• YOUR GOAL
When the line containing "terrain - Photo 1." appears in the entries below, begin printing there and stop after the line containing "Gennadi Hoppe Herren"; print each of those lines exactly and no other line.

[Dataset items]
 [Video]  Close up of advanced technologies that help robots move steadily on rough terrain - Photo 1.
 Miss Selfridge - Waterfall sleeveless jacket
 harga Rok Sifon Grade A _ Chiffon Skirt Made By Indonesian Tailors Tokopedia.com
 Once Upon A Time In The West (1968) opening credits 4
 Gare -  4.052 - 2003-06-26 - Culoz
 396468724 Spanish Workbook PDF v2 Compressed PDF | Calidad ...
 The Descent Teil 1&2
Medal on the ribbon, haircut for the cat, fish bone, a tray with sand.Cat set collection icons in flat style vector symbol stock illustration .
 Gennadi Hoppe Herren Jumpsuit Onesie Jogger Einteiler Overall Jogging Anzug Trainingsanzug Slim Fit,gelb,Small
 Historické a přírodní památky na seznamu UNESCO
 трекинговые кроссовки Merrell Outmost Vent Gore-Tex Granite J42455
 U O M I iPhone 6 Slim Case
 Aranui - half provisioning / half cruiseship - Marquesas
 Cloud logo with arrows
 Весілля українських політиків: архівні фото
---
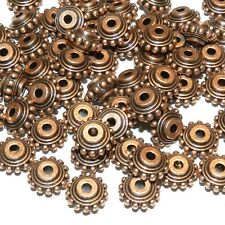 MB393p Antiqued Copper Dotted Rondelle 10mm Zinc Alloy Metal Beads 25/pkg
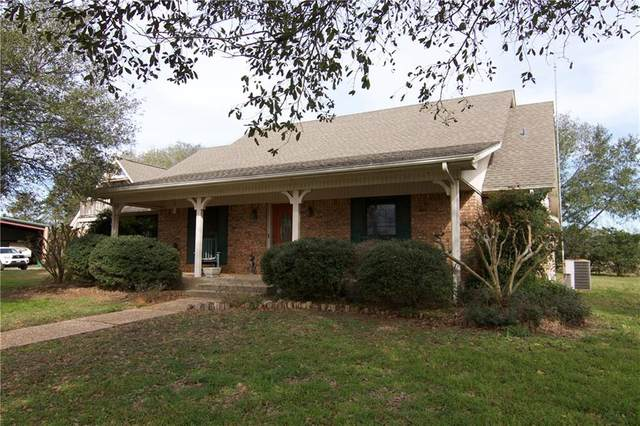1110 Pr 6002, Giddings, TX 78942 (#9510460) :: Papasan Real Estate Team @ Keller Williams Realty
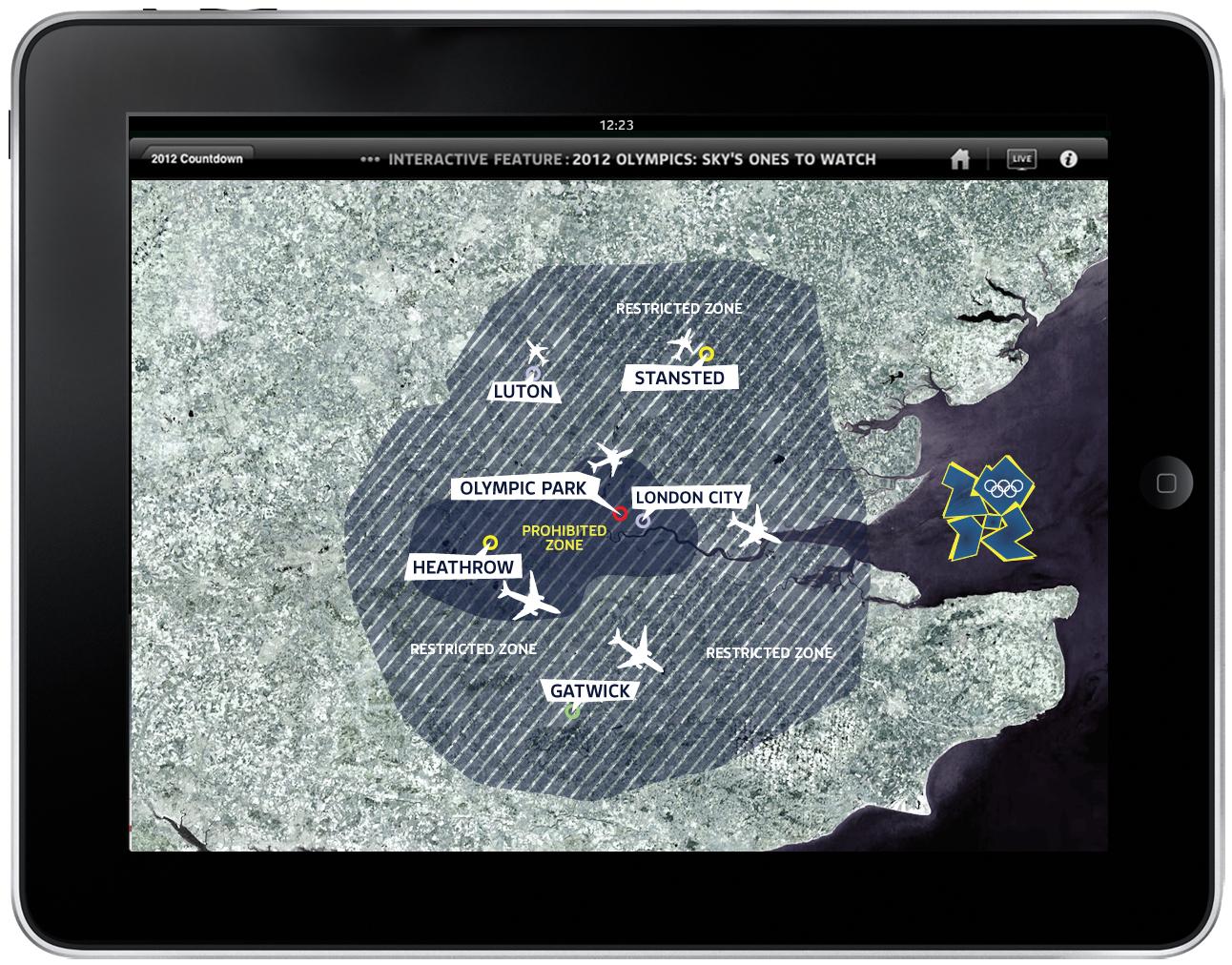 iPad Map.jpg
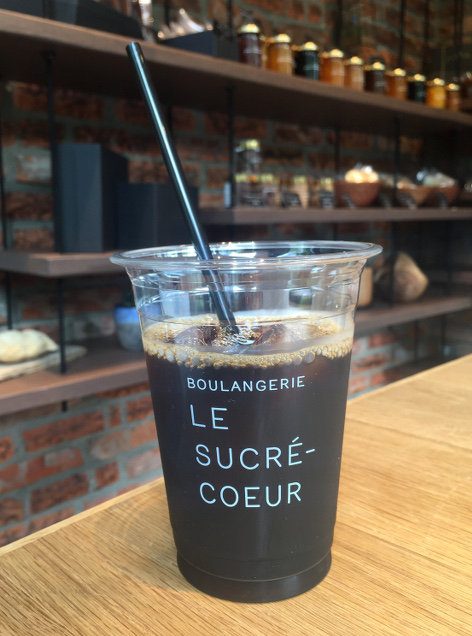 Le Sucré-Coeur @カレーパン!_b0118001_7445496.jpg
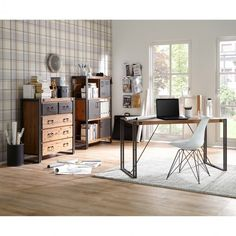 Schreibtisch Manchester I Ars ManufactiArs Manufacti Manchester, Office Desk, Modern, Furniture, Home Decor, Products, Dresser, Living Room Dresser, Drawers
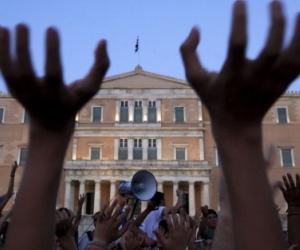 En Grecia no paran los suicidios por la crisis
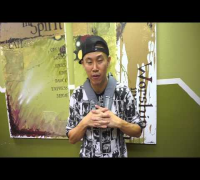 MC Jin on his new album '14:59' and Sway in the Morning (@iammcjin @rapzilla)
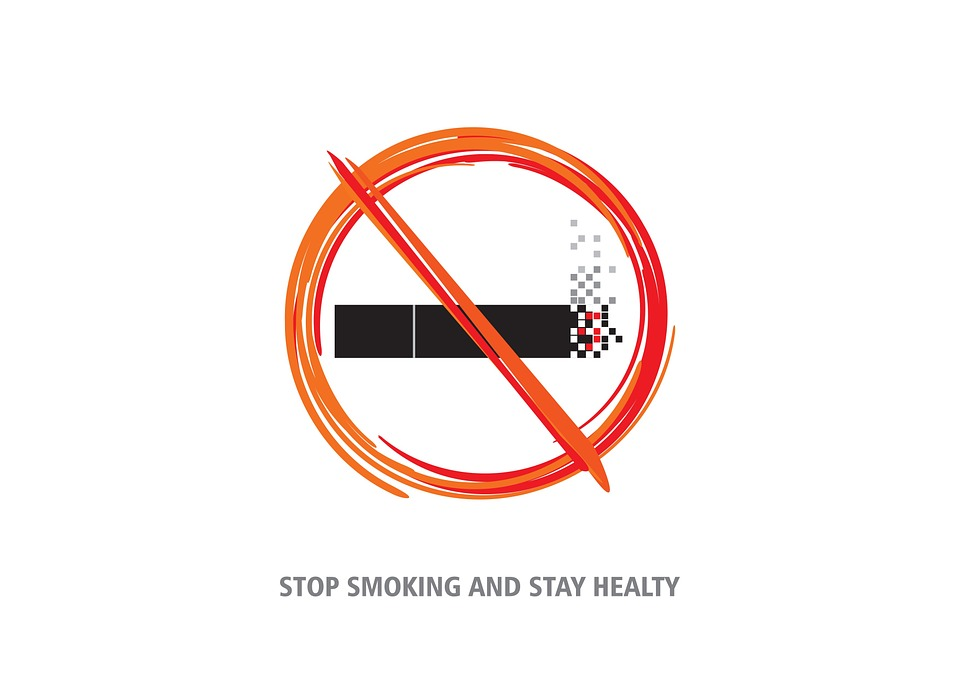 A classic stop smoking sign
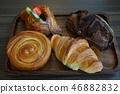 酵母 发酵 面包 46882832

• RESPONSE AREA
 [Video]  Close up of advanced technologies that help robots move steadily on rough terrain - Photo 1.
 Miss Selfridge - Waterfall sleeveless jacket
 harga Rok Sifon Grade A _ Chiffon Skirt Made By Indonesian Tailors Tokopedia.com
 Once Upon A Time In The West (1968) opening credits 4
 Gare -  4.052 - 2003-06-26 - Culoz
 396468724 Spanish Workbook PDF v2 Compressed PDF | Calidad ...
 The Descent Teil 1&2
Medal on the ribbon, haircut for the cat, fish bone, a tray with sand.Cat set collection icons in flat style vector symbol stock illustration .
 Gennadi Hoppe Herren Jumpsuit Onesie Jogger Einteiler Overall Jogging Anzug Trainingsanzug Slim Fit,gelb,Small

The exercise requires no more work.